A woman from New Mexico recalls the sacrifice her parents made to buy her a Shirley Temple doll during a Depression-era Christmas in which she had a severe case of the measles. Another reader says her mother still wears the costume jewelry she bought for her at a flea market years ago.
Elizabeth Amend of New Bern, North Carolina still laughs at the creative wrapping her son used to try to conceal the kitchen spoon he bought for her one Christmas. "My young child was so excited to have picked something special just for me," she remembers.
Linda Ruholl always had trouble finding a gift for her husband until she decided to have a calendar made with photos of his daughter and grandchildren, who live more than 500 miles away.

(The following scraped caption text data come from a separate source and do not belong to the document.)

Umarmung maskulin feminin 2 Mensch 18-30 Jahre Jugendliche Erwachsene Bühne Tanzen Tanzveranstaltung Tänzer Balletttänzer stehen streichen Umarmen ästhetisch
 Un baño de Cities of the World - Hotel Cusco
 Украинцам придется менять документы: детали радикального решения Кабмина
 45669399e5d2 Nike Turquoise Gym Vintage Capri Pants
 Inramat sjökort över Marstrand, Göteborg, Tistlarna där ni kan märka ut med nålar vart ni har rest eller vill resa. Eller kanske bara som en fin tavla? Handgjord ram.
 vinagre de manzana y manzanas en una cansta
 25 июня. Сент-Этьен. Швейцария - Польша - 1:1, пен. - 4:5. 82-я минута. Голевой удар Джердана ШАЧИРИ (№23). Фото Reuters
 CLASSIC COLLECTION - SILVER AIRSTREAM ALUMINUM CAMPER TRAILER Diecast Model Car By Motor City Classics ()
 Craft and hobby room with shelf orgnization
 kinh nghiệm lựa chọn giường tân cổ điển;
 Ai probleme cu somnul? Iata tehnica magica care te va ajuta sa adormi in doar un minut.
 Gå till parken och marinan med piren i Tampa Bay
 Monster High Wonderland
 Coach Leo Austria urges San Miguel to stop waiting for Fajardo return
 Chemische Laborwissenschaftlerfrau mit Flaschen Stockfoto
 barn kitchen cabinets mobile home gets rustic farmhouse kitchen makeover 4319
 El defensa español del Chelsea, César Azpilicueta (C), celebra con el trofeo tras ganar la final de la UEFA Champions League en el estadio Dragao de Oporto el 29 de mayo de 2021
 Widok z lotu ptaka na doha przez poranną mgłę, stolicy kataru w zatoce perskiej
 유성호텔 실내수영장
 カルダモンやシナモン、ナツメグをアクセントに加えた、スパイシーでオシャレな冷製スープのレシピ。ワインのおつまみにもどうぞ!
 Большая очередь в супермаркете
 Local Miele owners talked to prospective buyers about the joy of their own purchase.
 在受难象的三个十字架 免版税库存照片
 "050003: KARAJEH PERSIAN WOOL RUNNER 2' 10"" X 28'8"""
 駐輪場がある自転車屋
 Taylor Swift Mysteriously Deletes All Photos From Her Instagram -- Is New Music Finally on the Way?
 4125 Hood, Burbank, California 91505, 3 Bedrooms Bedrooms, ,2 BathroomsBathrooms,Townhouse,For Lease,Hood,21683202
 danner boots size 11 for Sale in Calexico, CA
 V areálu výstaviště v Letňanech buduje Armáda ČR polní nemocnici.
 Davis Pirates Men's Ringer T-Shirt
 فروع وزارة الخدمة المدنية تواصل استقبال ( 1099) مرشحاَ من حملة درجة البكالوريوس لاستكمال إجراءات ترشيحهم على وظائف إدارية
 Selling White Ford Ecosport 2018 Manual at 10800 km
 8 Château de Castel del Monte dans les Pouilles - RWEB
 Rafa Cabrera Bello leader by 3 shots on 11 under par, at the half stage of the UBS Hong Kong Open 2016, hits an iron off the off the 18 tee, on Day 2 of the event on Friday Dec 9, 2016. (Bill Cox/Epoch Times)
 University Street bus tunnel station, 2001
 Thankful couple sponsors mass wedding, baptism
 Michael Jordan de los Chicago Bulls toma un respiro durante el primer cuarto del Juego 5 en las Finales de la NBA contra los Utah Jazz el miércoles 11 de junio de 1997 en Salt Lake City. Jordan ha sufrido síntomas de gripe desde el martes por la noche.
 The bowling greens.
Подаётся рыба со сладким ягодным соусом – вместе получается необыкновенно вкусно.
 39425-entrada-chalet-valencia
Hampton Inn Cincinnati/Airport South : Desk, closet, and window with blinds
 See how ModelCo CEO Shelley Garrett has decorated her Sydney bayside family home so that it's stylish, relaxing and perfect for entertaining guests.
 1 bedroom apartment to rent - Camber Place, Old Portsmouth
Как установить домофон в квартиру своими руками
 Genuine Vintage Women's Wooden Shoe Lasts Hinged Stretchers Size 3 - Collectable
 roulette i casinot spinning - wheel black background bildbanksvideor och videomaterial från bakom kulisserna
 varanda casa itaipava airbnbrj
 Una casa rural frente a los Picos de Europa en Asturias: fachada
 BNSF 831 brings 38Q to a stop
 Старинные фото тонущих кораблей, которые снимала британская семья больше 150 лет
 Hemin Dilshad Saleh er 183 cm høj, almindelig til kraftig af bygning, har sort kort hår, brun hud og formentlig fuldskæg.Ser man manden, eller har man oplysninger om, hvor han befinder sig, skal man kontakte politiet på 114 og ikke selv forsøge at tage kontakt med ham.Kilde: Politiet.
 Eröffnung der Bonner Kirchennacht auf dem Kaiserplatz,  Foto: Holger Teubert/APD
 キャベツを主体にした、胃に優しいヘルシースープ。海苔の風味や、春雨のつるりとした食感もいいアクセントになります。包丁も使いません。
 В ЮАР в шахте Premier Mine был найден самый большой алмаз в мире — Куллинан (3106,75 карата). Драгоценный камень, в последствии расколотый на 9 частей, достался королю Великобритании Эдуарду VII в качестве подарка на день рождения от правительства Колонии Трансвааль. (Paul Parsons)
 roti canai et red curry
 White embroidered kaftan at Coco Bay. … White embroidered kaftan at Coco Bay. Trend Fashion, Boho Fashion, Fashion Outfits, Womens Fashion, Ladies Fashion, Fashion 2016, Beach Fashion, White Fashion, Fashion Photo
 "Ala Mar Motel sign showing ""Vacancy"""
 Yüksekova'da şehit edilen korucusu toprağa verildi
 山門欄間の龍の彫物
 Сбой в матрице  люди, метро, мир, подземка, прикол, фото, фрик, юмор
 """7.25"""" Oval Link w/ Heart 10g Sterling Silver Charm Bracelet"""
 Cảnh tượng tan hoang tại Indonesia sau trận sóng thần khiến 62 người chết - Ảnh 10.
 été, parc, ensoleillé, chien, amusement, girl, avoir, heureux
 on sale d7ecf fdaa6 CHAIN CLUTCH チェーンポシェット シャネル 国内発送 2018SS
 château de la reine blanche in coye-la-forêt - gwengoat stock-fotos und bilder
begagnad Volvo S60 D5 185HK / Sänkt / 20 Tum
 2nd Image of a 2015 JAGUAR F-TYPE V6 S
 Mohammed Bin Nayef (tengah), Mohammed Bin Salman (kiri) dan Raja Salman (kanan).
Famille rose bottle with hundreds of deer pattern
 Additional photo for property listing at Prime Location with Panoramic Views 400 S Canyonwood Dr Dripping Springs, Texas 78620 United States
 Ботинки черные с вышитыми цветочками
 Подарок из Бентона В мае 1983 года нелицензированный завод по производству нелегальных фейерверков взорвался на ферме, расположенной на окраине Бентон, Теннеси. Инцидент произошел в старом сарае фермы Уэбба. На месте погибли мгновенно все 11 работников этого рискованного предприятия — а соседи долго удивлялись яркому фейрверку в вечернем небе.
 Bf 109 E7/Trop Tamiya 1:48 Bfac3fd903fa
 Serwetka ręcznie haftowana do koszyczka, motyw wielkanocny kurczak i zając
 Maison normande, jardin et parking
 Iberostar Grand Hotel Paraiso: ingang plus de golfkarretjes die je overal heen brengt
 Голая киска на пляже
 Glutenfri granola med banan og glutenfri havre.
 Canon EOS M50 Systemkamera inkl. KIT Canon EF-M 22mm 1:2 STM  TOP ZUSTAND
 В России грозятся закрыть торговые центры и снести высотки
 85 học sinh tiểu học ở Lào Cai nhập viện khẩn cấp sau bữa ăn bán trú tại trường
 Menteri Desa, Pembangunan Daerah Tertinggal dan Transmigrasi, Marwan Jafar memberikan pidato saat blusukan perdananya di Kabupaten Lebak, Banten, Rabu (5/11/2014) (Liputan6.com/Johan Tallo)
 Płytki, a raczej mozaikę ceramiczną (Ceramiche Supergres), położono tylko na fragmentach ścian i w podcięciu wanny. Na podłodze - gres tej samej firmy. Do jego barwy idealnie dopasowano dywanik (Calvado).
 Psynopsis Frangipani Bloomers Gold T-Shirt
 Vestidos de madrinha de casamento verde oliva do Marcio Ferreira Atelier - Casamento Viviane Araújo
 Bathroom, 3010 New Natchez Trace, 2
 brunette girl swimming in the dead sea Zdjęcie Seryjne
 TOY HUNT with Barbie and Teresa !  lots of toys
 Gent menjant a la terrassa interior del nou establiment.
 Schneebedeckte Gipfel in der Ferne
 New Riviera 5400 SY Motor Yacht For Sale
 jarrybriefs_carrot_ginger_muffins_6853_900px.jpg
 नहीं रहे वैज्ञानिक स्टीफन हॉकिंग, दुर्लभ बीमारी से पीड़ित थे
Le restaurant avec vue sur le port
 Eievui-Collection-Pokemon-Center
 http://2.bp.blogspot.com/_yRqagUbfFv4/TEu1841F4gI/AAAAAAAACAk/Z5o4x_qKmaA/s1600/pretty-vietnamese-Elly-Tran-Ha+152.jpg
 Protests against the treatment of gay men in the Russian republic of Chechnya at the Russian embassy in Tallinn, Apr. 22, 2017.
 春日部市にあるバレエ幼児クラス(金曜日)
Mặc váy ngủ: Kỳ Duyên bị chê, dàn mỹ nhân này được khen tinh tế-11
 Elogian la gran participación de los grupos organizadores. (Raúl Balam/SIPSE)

"My husband is extremely hard to buy gifts for. He usually just says 'thank you,' and sets them aside," writes Ruholl. "After years of frustration, I finally succeeded in surprising and pleasing him last year with the calendar. And he actually uses it."
A reader from Evanston, Illinois writes about the family recipe book her children compiled one Christmas. Another says her best Christmas was the year her husband and son surprised her by installing paneling in the living room while she was at work. She was thrilled not to have had to spend several weekends doing it alone.
Many elderly readers said they value gifts of pre-paid phone cards so they can keep in touch with relatives who live far away.
Family reunions are by far the most cherished memories shared by readers. Many remember their Advent marriage proposals, babies born in December, and sick family members coming home from the hospital. Survivors of cancer say they count their blessings even more over the holidays.
"Marrying my wife of 41 years during the 1963 Christmas season" was the best gift of all for Paul Sutton of Falls Church, Virginia.
A Maryland mother says her best Christmas gift was the year her daughter, son-in-law, and two granddaughters drove 1,800 miles to visit for the holidays.
One reader says the best Christmas gift she ever received was "a sober husband."
An Oklahoma City mother writes that the best gift she ever gave at Christmas was a special medal to her son before he left for war-torn Iraq.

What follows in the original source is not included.